Der Dom wurde so ausgerichtet, dass seine Achse dorthin zeigt, wo am Pfingstsonntag des Jahres 1192 die Sonne aufging. Durch weitere astronomische Orientierungen beim Bau kam es zum leichten Achsenknick.

Der Bau begann um das Jahr 1200, damals noch im romanischen Stil. Im Laufe der Jahrhunderte wurde das Gotteshaus erweitert und angepasst. So entstand im 14. Jahrhundert der gotische Chor, im Barock wurde das Innere aufwändig umgestaltet. Aus dieser Zeit stammt auch das Hochaltarbild „Mariä Himmelfahrt“ von Gian Domenico Cignaroli.

Warum es guttut, Petrus anzuschauen

Wer sich mit Franz Schieraus durch den Dom bewegt, spürt schnell seine Begeisterung.
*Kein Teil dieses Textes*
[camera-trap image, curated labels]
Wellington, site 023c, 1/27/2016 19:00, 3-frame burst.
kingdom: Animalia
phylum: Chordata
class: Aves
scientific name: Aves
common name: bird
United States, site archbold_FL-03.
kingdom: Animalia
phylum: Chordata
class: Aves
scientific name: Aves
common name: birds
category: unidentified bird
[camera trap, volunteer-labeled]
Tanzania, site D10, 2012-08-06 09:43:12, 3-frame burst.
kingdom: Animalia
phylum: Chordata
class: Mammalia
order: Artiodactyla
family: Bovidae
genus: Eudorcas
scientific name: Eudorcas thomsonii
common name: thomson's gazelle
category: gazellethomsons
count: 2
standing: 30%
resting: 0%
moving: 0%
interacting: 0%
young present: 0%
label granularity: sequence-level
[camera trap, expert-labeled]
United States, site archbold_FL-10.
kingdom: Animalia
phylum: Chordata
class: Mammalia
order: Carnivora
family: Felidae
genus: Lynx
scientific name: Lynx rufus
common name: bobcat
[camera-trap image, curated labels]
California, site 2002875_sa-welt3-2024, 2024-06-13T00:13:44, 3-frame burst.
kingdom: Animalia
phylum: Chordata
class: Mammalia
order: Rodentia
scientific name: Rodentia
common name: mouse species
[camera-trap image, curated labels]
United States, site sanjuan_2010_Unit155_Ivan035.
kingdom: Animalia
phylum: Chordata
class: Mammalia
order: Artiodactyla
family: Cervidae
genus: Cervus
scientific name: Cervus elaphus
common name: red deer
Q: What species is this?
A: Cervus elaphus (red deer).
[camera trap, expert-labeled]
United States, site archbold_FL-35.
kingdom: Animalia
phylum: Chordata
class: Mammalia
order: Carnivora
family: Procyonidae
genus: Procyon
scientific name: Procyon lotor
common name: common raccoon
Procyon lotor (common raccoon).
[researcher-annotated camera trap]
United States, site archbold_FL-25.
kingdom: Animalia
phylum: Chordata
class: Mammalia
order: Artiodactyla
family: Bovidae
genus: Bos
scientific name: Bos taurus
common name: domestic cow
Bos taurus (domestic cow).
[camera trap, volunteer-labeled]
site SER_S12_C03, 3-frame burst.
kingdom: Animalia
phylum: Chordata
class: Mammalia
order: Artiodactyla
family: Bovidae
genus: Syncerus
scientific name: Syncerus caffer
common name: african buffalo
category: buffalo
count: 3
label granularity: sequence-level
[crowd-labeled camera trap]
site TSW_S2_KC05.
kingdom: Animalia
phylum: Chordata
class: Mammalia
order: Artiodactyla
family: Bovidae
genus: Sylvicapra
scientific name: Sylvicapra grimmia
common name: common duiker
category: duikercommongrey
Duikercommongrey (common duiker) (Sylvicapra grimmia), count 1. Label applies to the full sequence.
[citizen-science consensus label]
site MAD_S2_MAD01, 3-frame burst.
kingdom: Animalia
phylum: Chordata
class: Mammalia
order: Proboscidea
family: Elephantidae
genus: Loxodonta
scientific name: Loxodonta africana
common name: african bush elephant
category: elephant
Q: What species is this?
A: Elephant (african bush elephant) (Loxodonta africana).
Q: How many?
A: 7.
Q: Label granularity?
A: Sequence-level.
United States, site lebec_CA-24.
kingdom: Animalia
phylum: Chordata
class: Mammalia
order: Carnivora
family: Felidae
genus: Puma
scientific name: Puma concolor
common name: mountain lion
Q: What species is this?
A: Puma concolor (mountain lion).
Besonders gern verweilt er bei einer Halb-Figur am linken Vierungspfeiler: dem Schmerzensmann. „Es ist ein sehr hochwertiges Werk des heimischen Bildhauers Thomas Strayff aus dem Jahr 1472“, erzählt er. Gestiftet wurde die Skulptur – wie so vieles im Dom – von Kaiser Friedrich III.

Außergewöhnlich sind die überlebensgroßen Apostelfiguren im Langhaus. Sie stammen aus dem späten 15. Jahrhundert und werden dem Bildhauer Lorenz Luchsperger zugeschrieben. „Diese Holz-Figuren beeindrucken mich immer wieder“, schwärmt Schieraus. „Vor allem der heilige Petrus – es tut richtig gut, den anzuschauen.“ Er lächelt. „Wissen Sie, was das Besondere an ihm ist? Der Petrus schaut runter. Er ist der Einzige, der auf die Gemeinde schaut.“ Und tatsächlich: Während die anderen Apostel den Blick zum Himmel richten, scheint Petrus seinen Platz unter den Menschen nicht vergessen zu haben. Tafelbilder unterhalb der Apostel verweisen auf die Propheten und stellen eine Verbindung zwischen dem Alten und Neuen Testament her.
Zu den schönsten kunsthistorischen Schätzen des Doms zählt eine Verkündigungsgruppe bestehend aus dem Erzengel Gabriel und Maria an den Vierungspfeilern.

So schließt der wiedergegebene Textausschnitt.